SOURCE DOCUMENT:
=====
This paper analyzes the Roth 401(k) versus traditional 401(k) contribution decision, taking into account employer matching contributions. This paper presents after-tax accumulation models for the two options, shows the break-even point where they are equivalent, and illustrates the models through numerical examples. The analysis here should help financial planners provide better advice by better understanding the effect that matching contributions have on the Roth versus traditional 401(k) decision.

Tax Treatment of Traditional and Roth 401(k)s

The amounts that employees elect to contribute to traditional 401(k) accounts are not currently taxed to the employee. This allows the employee to invest the full, before-tax amount. Any matching contributions the employer makes also are not currently taxed to the employee. The tax law allows an employee to contribute up to $17,500 in 2014 ($23,000 if age 50 or older), but employers typically limit their matching contributions to a smaller amount. Investment returns on the contributed amounts are not taxed as they are earned. When the employee receives distributions from the account during retirement, these are taxed in full because the employee has zero cost basis in the account. A 10 percent penalty also applies to distributions before the employee attains age 59½, but several exceptions exist, such as an employee’s death, disability, or a series of substantially equal periodic payments after separating from service with the employer. A 50 percent penalty applies to employees who do not receive required minimum distributions annually after attaining age 70½.
=====
ENTRIES:

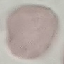
malaria_status: uninfected
preparation: thin smear
capture: smartphone camera at the microscope eyepiece
image_type: automatically extracted cell patch, resized to 64 × 64 pixels
stain: Giemsa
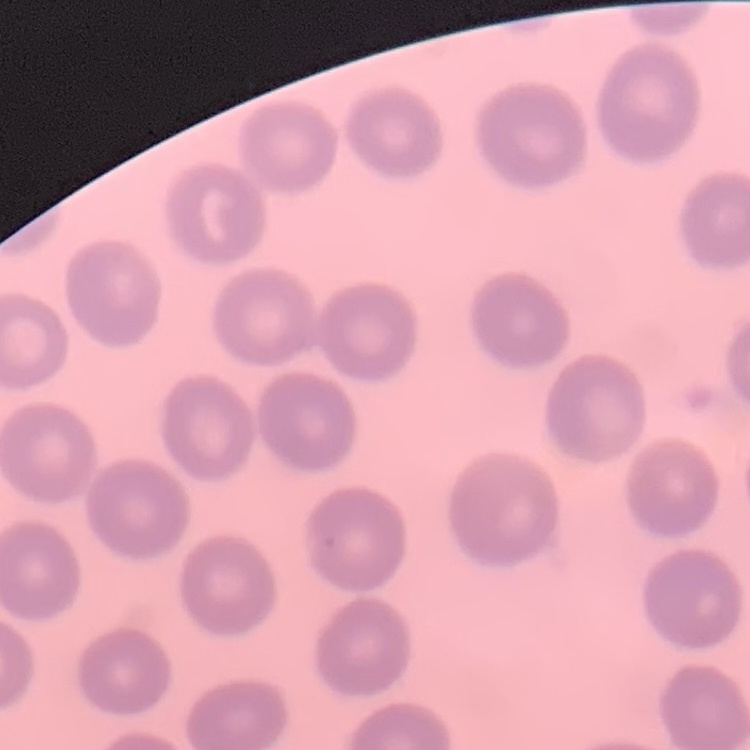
=====
Print everything in the 401(k) passage from "This paper analyzes" down to "traditional 401(k) decision.", word for word.

This paper analyzes the Roth 401(k) versus traditional 401(k) contribution decision, taking into account employer matching contributions. This paper presents after-tax accumulation models for the two options, shows the break-even point where they are equivalent, and illustrates the models through numerical examples. The analysis here should help financial planners provide better advice by better understanding the effect that matching contributions have on the Roth versus traditional 401(k) decision.